The Senate today took its first steps towards voting on a new long-term federal transportation bill, with environment committee chairman Barbara Boxer (D-CA) vowing to take up a successor to the 2005 infrastructure law before 2011 and indicating she would use the House's already-introduced version as a framework.
Boxer described today's hearing in her panel as "the kickoff" of the upper chamber's drafting of new legislation governing U.S. road, transit, bridge, port, and rail policy. "Our intention is to hold a series of hearings and write the bill while you are still here and while Senator [George] Voinovich [R-OH] is still here," she told Sen. Kit Bond (R-MO), who will retire at the end of the year.
Such willingness to consider a new infrastructure bill before the Obama administration's preferred timeframe of next spring could help thaw the frosty relations between Boxer's panel and the House transportation committee, where chairman Jim Oberstar (D-MN) has raged against upper-chamber inaction for months.

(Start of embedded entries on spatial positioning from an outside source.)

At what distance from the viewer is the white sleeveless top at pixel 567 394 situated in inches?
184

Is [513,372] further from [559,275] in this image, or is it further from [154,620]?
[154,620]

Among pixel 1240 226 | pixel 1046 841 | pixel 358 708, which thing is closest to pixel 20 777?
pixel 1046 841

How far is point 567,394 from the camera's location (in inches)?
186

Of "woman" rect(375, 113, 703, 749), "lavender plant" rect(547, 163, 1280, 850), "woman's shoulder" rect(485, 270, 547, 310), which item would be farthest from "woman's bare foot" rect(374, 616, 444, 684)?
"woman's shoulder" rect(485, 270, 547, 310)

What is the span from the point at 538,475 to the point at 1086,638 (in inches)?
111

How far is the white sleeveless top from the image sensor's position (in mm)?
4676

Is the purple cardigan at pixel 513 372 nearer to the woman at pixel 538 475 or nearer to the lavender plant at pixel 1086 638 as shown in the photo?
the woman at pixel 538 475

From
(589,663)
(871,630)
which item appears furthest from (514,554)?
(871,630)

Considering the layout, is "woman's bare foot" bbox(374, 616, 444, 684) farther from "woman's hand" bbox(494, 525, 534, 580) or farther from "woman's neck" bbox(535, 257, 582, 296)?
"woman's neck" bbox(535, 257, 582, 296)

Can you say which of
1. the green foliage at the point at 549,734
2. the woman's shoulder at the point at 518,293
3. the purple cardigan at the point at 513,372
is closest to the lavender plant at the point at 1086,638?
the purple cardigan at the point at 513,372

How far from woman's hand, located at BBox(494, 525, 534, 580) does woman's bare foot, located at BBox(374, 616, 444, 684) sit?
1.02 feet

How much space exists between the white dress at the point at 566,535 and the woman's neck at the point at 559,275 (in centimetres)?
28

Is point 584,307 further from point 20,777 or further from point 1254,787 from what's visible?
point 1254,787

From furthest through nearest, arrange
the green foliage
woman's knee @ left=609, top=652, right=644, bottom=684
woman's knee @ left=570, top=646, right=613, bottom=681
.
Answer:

But lawmakers and industry lobbies have a long way to go before they can sing from the same hymnal on the next transportation bill. Boxer asked representatives of the four lobbies appearing today -- the American Association of State Highway and Transportation Officials (AASHTO), the American Road and Transportation Builders Association (ARTBA), the National Construction Alliance (NCA) and the Associated General Contractors (AGC) -- to parse Oberstar's bill "literally, with a pen" and let senators know which provisions they favored or disliked.
"We're going to take their bill and work from it," Boxer said of the House, which has proposed a $500 billion plan that streamlines 108 categories of formula-based federal transportation spending into four and includes dedicated funding for metropolitan area priorities.
Neither the transit industry nor transportation reform advocacy groups had a representative at the hearing. The four witnesses largely limited their comments to the economic need for a new long-term federal bill, with former AASHTO president Pete Rahn endorsing the price tag of the House bill but suggesting that he viewed it as overly solicitous to transit.
"We need a balanced bill that increases funding for
both highways and transit," said Rahn, who leads the Missouri state DOT.
And though the biggest stumbling block facing the next federal transport bill -- namely, the lack of sufficient gas tax revenue to pay for it -- was lamented widely, few offered concrete solutions that would help Congress move forward more quickly.
"The problem
we have in infrastructure is not ways to borrow more money," Rahn replied to a question about Build America Bonds, a successful if occasionally controversial infrastructure financing tool established in last year's stimulus law. "We need to
find a way to pay for improvements ... We've now topped out the credit card."
Rahn urged lawmakers to address the declining utility of the gas tax, pointing to a "conflict" between its continued role as Washington's transportation revenue-raiser and the growing acknowledgment that oil consumption needs to decrease for environmental and national security reasons.
Griffith Company president Tom Foss, speaking for the AGC, said that industry groups are open to other options, such as increased tolling or an eventual transition to a vehicle miles traveled (VMT) tax. Still, he added, "the gas tax is still best way
to fund" federal transportation law because "we can advertise [it] to the general population."
The hearing took place as the House prepares to vote as soon as tomorrow on a $15 billion jobs bill, already cleared by the Senate, that would extend the 2005 transport law until year's end. Boxer and fellow senators asked the witnesses to underscore the importance of that 10-month extension in conversations with the House, where some Democrats remain reluctant to embrace the upper chamber's jobs package.